The Teaching of Arithmetic I: The Story of an experiment L. P. Benezet Superintendent of Schools, Manchester, New Hampshire Originally published in the Journal of the National Education Association, Volume 24, Number 8, November 1935, pp. 241-244
In the spring of 1929 the late Frank D. Boynton, superintendent of schools at Ithaca, New York, and president of the Department of Superintendence, sent to a number of his friends and brother superintendents an article on a modern public-school program. His thesis was that we are constantly being asked to add new subjects to the curriculum [safety instruction, health instruction, thrift instruction, and the like], but that no one ever suggests that we eliminate anything. His paper closed with a challenge which seemed to say, "I defy you to show me how we can cut out any of this material." One thinks, of course, of McAndrew's famous simile that the American elementary school curriculum is like the attic of the Jones' house. The Joneses moved into this house fifty years ago and have never thrown anything away.
I waited a month and then I wrote Boynton an eight-page letter, telling him what, in my opinion, could be eliminated from our present curriculum. I quote two paragraphs: In the first place, it seems to me that we waste much time in the elementary schools, wrestling with stuff that ought to be omitted or postponed until the children are in need of studying it.
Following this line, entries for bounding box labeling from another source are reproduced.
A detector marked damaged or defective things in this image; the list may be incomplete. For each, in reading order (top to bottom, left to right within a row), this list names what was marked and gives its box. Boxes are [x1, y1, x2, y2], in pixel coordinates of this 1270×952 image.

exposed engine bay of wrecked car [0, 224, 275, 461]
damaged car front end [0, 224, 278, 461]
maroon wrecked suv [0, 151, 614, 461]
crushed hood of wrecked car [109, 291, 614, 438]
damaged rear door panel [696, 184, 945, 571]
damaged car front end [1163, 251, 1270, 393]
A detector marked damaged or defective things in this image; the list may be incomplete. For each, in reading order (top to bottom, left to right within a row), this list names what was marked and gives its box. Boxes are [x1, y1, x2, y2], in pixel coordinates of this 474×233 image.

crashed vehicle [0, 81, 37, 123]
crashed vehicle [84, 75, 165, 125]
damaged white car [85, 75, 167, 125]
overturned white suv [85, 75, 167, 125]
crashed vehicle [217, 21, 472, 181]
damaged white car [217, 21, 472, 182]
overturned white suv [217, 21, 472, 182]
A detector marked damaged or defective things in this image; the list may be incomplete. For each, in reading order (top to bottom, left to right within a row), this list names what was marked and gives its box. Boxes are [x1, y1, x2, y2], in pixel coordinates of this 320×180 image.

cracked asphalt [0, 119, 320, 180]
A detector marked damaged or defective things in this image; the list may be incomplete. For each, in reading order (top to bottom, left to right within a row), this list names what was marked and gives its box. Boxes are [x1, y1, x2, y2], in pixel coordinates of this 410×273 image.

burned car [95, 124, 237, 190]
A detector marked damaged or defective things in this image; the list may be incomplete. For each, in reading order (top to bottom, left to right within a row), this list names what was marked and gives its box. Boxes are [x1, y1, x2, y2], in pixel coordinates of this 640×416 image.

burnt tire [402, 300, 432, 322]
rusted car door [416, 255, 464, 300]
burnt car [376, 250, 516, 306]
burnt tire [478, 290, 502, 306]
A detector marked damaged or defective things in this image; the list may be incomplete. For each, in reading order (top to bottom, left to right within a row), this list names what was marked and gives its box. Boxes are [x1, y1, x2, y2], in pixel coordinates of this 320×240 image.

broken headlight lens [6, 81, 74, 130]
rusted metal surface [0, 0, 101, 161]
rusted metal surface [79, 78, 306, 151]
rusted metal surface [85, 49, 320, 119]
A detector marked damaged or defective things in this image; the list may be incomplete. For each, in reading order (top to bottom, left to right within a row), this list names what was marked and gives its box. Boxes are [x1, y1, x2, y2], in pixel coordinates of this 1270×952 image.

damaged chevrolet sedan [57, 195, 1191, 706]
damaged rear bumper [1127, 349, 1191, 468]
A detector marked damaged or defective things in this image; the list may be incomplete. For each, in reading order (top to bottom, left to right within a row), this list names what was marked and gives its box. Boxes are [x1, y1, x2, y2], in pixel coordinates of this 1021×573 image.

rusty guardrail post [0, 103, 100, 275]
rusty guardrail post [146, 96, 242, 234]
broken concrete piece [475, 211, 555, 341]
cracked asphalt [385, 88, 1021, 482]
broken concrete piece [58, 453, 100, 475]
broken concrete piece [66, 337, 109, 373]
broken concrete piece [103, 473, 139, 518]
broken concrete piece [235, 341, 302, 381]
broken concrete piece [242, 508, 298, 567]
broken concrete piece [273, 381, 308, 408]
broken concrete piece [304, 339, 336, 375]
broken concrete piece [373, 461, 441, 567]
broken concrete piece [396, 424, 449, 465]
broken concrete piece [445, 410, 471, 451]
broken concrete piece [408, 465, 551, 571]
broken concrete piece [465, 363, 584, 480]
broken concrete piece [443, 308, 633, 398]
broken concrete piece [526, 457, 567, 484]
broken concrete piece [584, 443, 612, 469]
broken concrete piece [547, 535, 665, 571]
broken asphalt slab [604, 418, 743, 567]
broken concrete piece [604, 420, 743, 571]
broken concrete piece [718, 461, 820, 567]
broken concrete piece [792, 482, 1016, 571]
If I had my way, I would omit arithmetic from the first six grades. I would allow the children to practise making change with imitation money, if you wish, but outside of making change, where does an eleven-year-old child ever have to use arithmetic? I feel that it is all nonsense to take eight years to get children thru the ordinary arithmetic assignment of the elementary schools. What possible needs has a ten-year-old child for a knowledge of long division? The whole subject of arithmetic could be postponed until the seventh year of school, and it could be mastered in two years' study by any normal child. Having written the letter, I decided that if this was my real belief, then I was falling down on the job if I failed to put it into practise. At this time I had been superintendent in Manchester for five years, and I had already been greatly criticized because I had dropped practically all of the arithmetic out of the curriculum for the first two grades and the lower half of the third. In 1924 the enrollment in the first grade was 20 percent greater than the enrollment in the second, because, roughly, one-fifth of the children could not meet the arithmetic requirements for promotion into the second grade and so were forced to repeat the year. By 1929 the enrollment of the first grade was no greater than that of the third.